- _Exercise description_
For this task, output every entry below exactly and omit the pictures.

-------

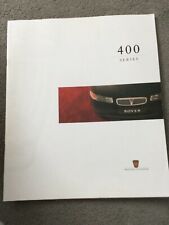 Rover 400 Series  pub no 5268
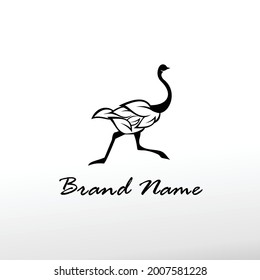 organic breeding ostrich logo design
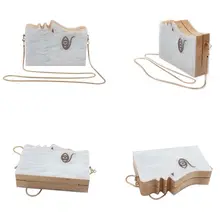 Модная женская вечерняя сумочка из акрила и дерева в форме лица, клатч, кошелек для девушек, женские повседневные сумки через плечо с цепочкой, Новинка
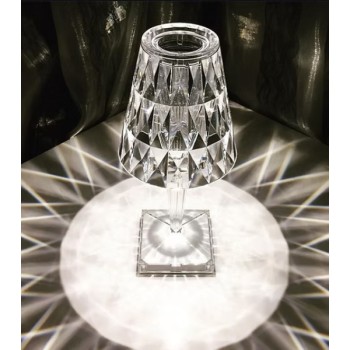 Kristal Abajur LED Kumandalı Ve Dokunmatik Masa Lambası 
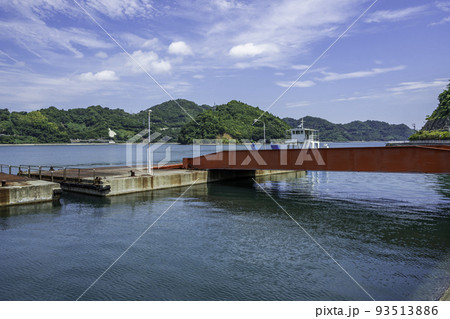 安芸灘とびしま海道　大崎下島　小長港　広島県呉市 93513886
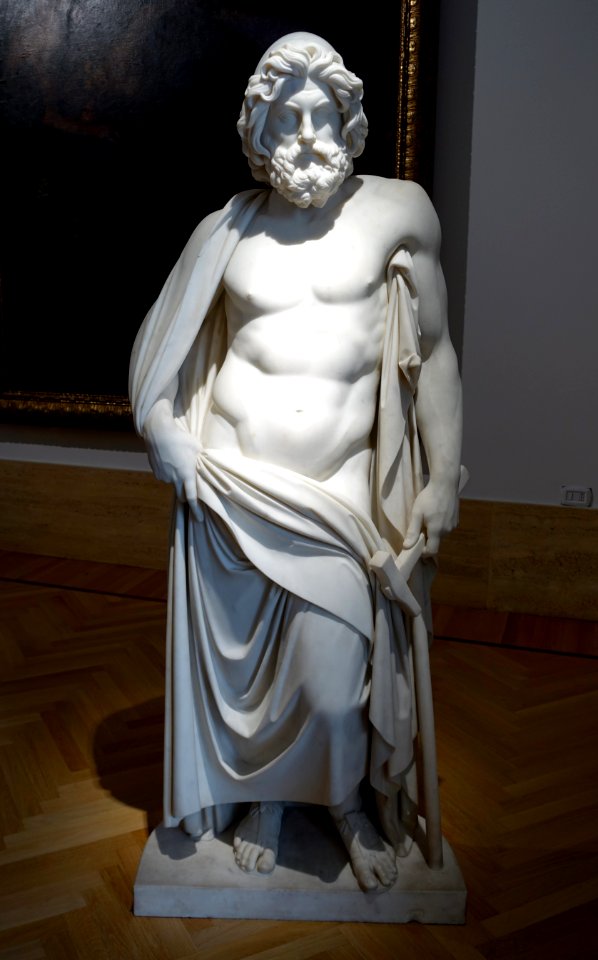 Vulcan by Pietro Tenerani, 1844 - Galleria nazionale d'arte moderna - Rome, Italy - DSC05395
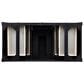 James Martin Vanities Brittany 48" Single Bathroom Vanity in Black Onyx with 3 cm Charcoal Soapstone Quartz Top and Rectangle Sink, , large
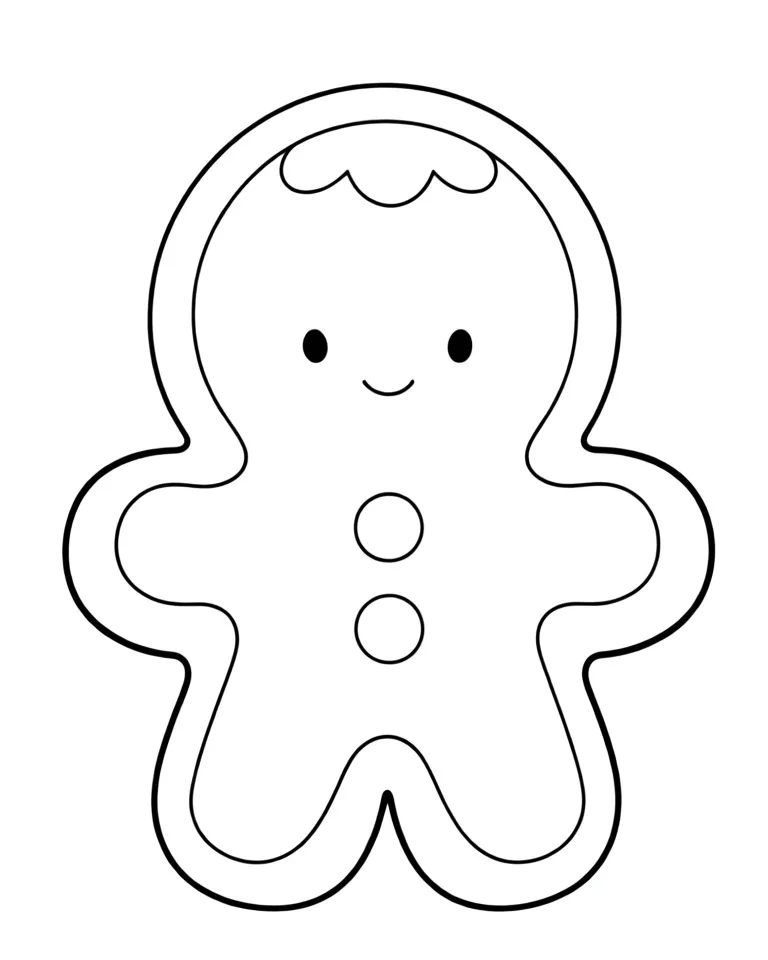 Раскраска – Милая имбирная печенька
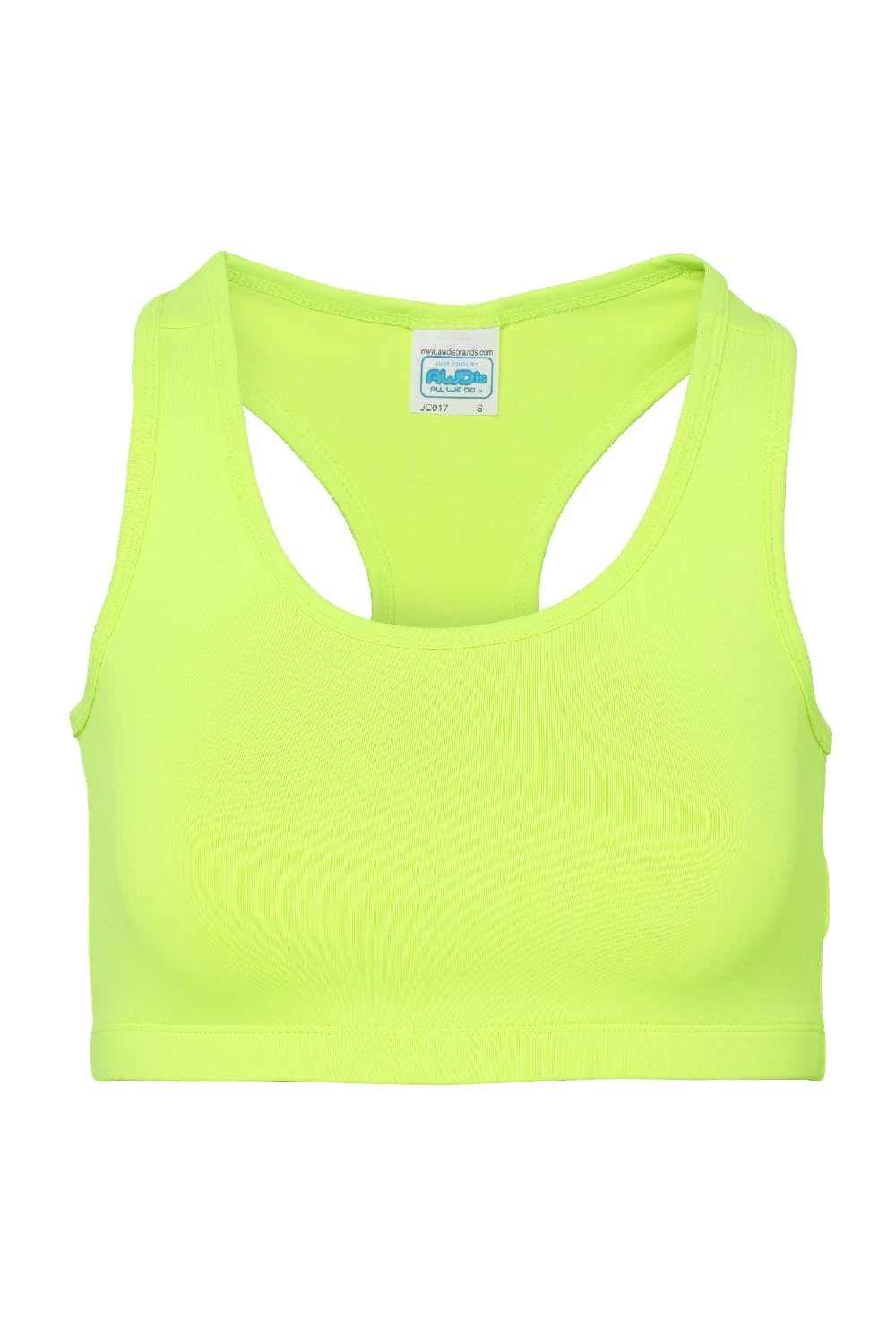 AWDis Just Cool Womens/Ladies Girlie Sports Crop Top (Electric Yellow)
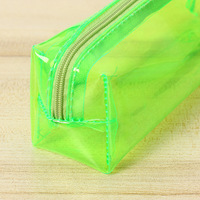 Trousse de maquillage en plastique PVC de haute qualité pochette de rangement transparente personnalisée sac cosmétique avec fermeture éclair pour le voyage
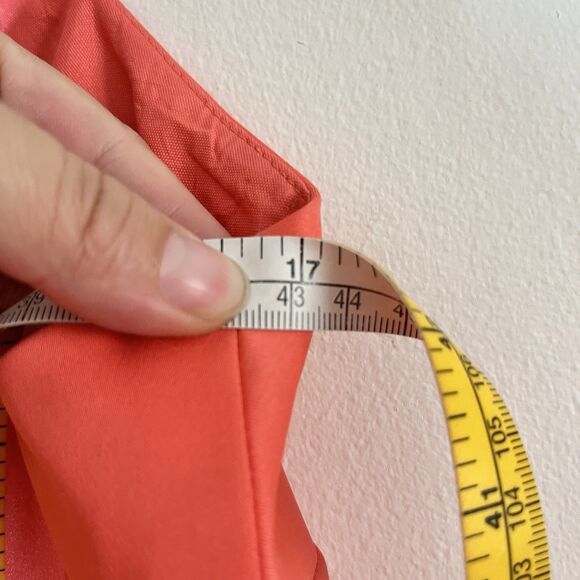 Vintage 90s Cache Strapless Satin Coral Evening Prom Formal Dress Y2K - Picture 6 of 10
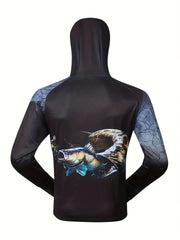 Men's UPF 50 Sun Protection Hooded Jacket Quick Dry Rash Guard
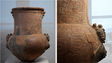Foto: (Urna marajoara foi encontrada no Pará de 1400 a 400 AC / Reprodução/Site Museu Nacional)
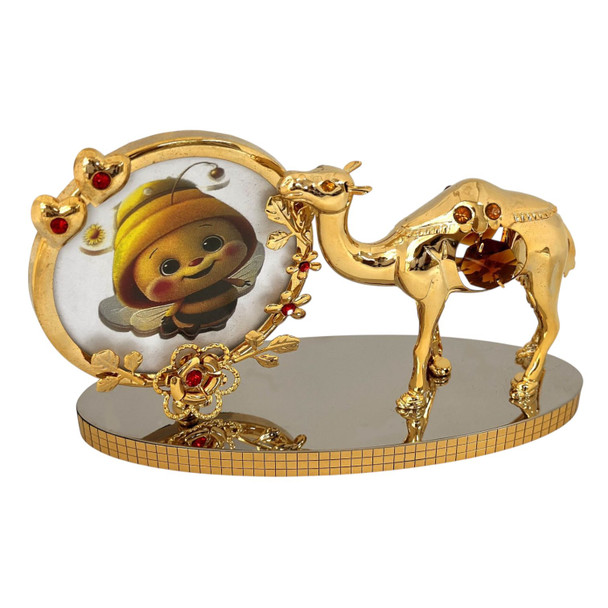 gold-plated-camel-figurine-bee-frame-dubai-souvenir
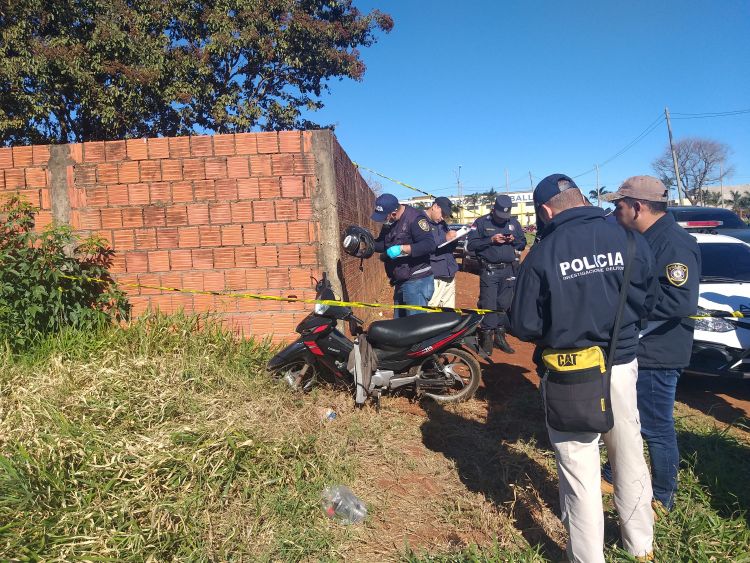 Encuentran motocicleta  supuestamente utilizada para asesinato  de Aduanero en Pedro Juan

-------

- _Result for this task_
 Rover 400 Series  pub no 5268
 organic breeding ostrich logo design
 Модная женская вечерняя сумочка из акрила и дерева в форме лица, клатч, кошелек для девушек, женские повседневные сумки через плечо с цепочкой, Новинка
 Kristal Abajur LED Kumandalı Ve Dokunmatik Masa Lambası 
 安芸灘とびしま海道　大崎下島　小長港　広島県呉市 93513886
 Vulcan by Pietro Tenerani, 1844 - Galleria nazionale d'arte moderna - Rome, Italy - DSC05395
 James Martin Vanities Brittany 48" Single Bathroom Vanity in Black Onyx with 3 cm Charcoal Soapstone Quartz Top and Rectangle Sink, , large
 Раскраска – Милая имбирная печенька
 AWDis Just Cool Womens/Ladies Girlie Sports Crop Top (Electric Yellow)
 Trousse de maquillage en plastique PVC de haute qualité pochette de rangement transparente personnalisée sac cosmétique avec fermeture éclair pour le voyage
 Vintage 90s Cache Strapless Satin Coral Evening Prom Formal Dress Y2K - Picture 6 of 10
 Men's UPF 50 Sun Protection Hooded Jacket Quick Dry Rash Guard
Foto: (Urna marajoara foi encontrada no Pará de 1400 a 400 AC / Reprodução/Site Museu Nacional)
 gold-plated-camel-figurine-bee-frame-dubai-souvenir
 Encuentran motocicleta  supuestamente utilizada para asesinato  de Aduanero en Pedro Juan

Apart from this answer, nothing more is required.